--- Data ---
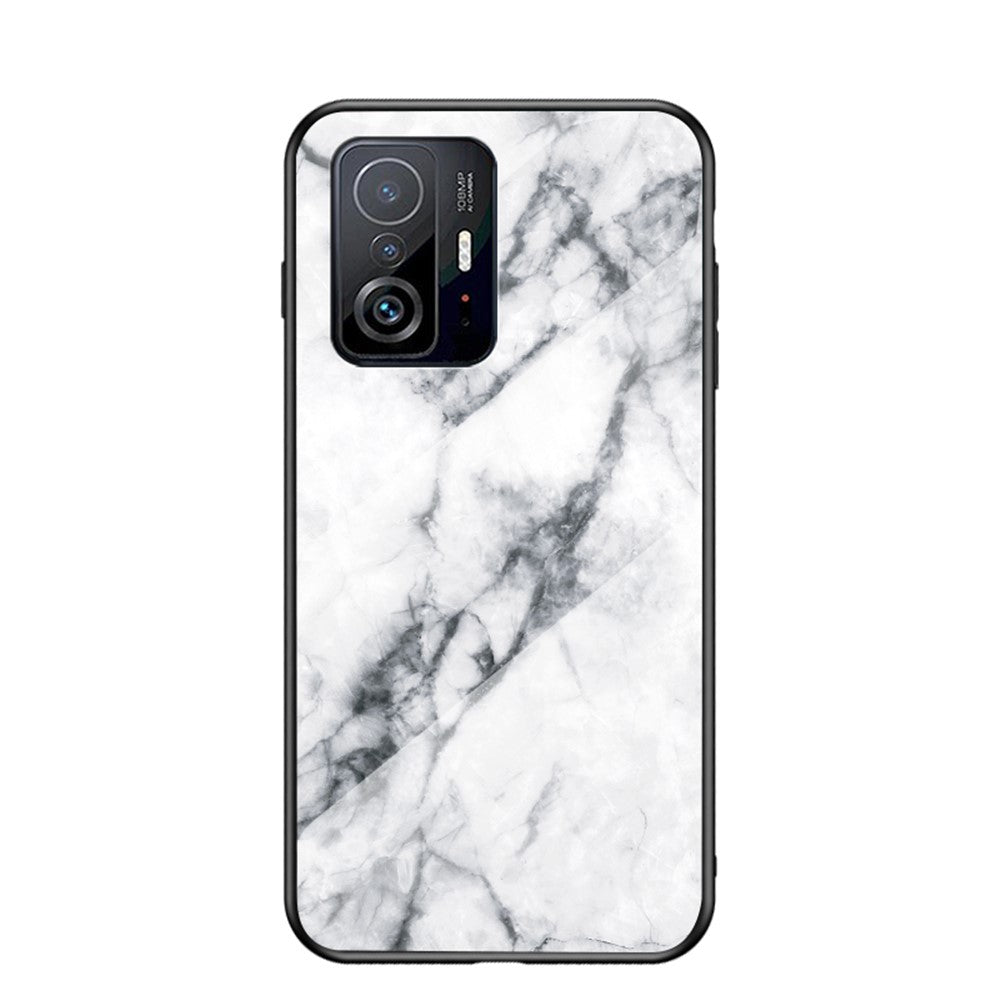Marmormönster Lätt Tunn Anti-Fingeravtrycksfri Mjuk TPU Ram PC och Härdat Glas Bakskal för Xiaomi 11T/11T Pro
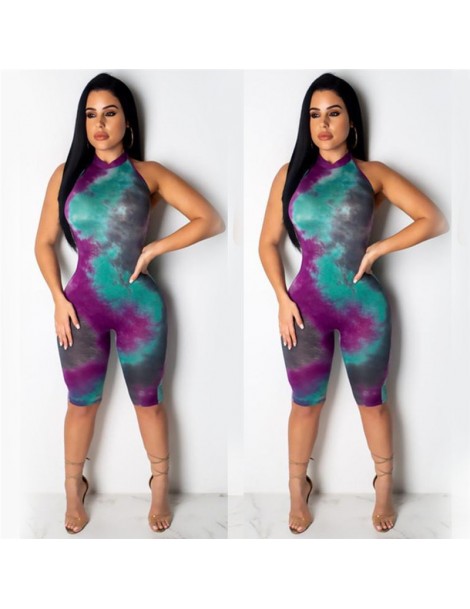 Rompers Women Boho Sleeveless Halter Bodycon Clubwear Playsuit Backless Party Sexy Print Short Jumpsuit - Purple - 330170730...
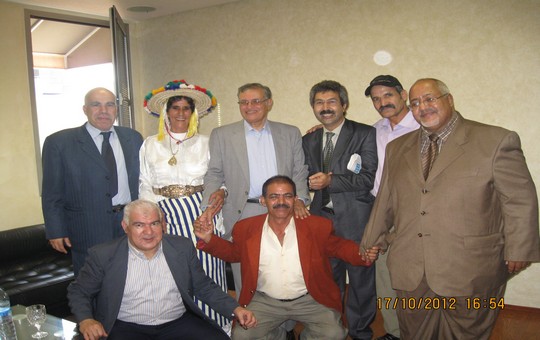 عبد الرحيم فكاهي وبجانبه إدريس الوالي والإعلامي أحمد إفزارن والباحث أحمد  الدهبي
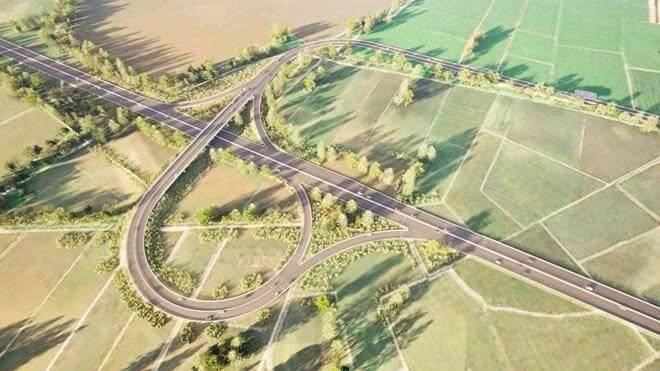 Phối cảnh nút giao cao tốc TPHCM - Mộc Bài. 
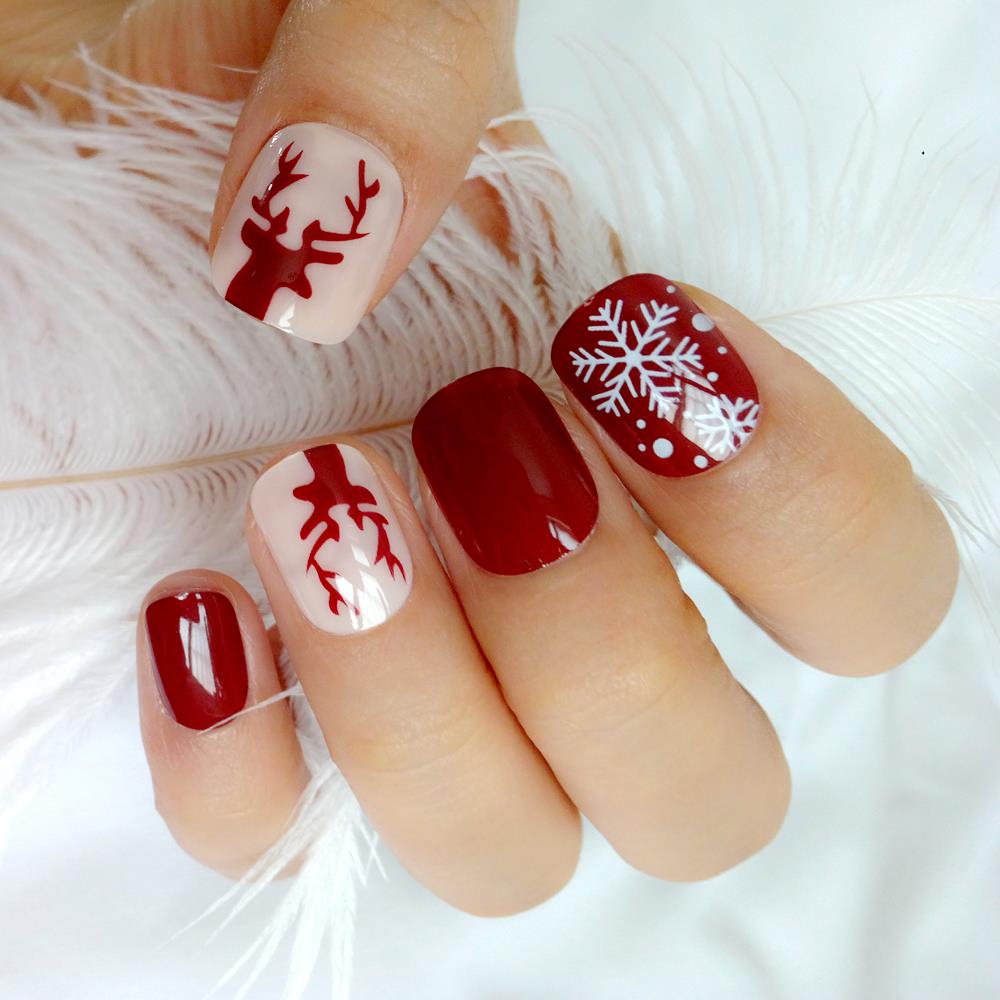 Faux ongles courts artificiels de noël, rouge vin, pour manucure, avec motifs, joli cerf de neige, couverture complète bricolage-même, 24 pièces: Z218-2
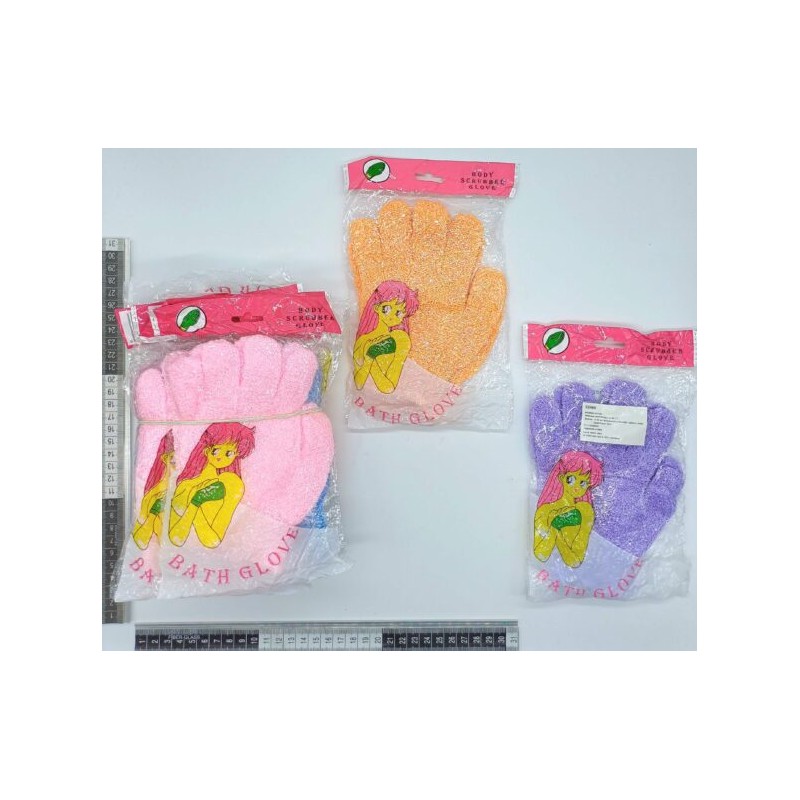 guante de baño en par variedad de colores empaque rosa C/12 pares XH5805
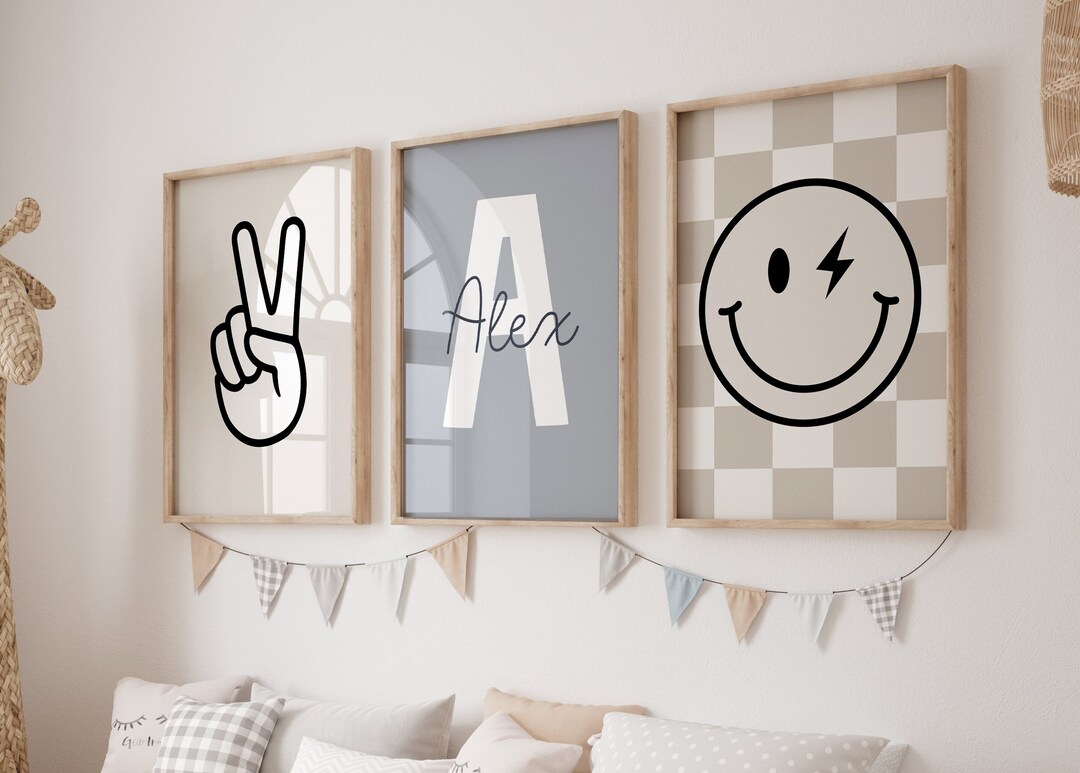 BOYS WALL ART Prints, Blue Boys Room, Personalized Name, Gallery Wall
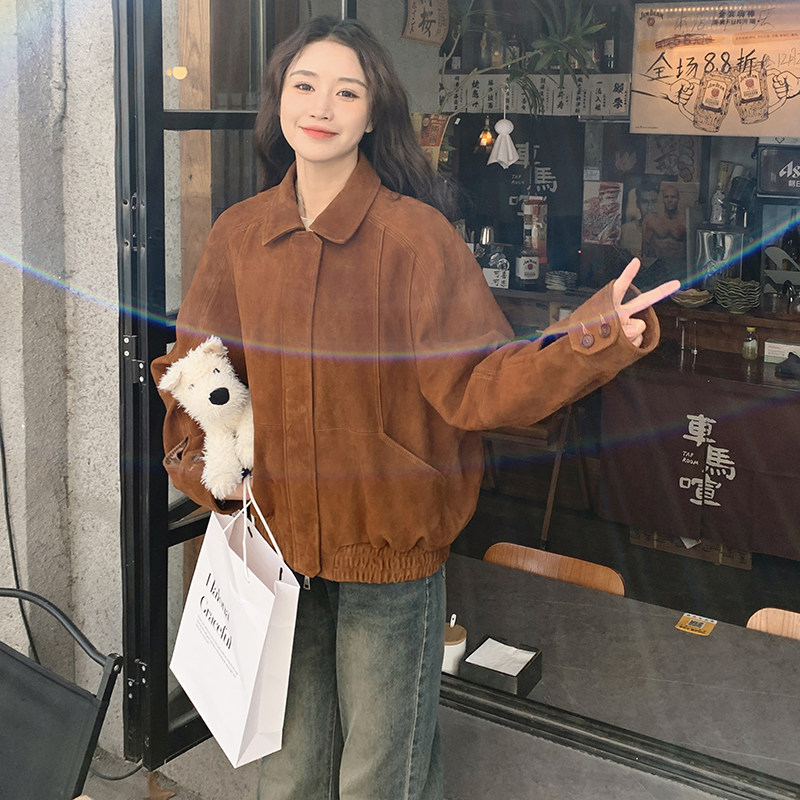 【主推】翻领飞行皮夹克高品质皮衣外套2C372-9006-P145控198,女装短外套,2C372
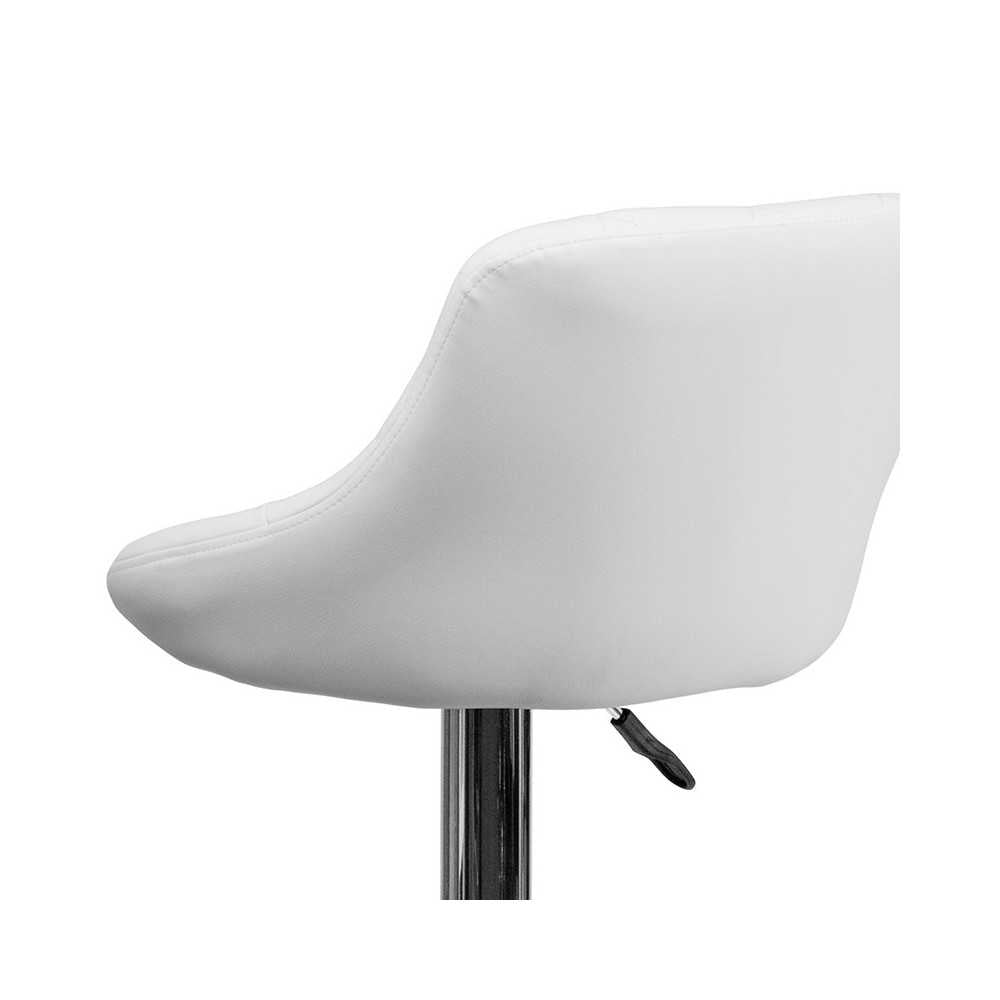 Contemporary White Vinyl Bucket Seat Adjustable Height Barstool with Diamond Pattern Back and Chrome Base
---
=== Prompt ===
Give back exactly the lines from the line with "BOYS WALL ART" through the final line of the entries above, and keep pictures out of the copy.

=== Task output ===
 BOYS WALL ART Prints, Blue Boys Room, Personalized Name, Gallery Wall
 【主推】翻领飞行皮夹克高品质皮衣外套2C372-9006-P145控198,女装短外套,2C372
 Contemporary White Vinyl Bucket Seat Adjustable Height Barstool with Diamond Pattern Back and Chrome Base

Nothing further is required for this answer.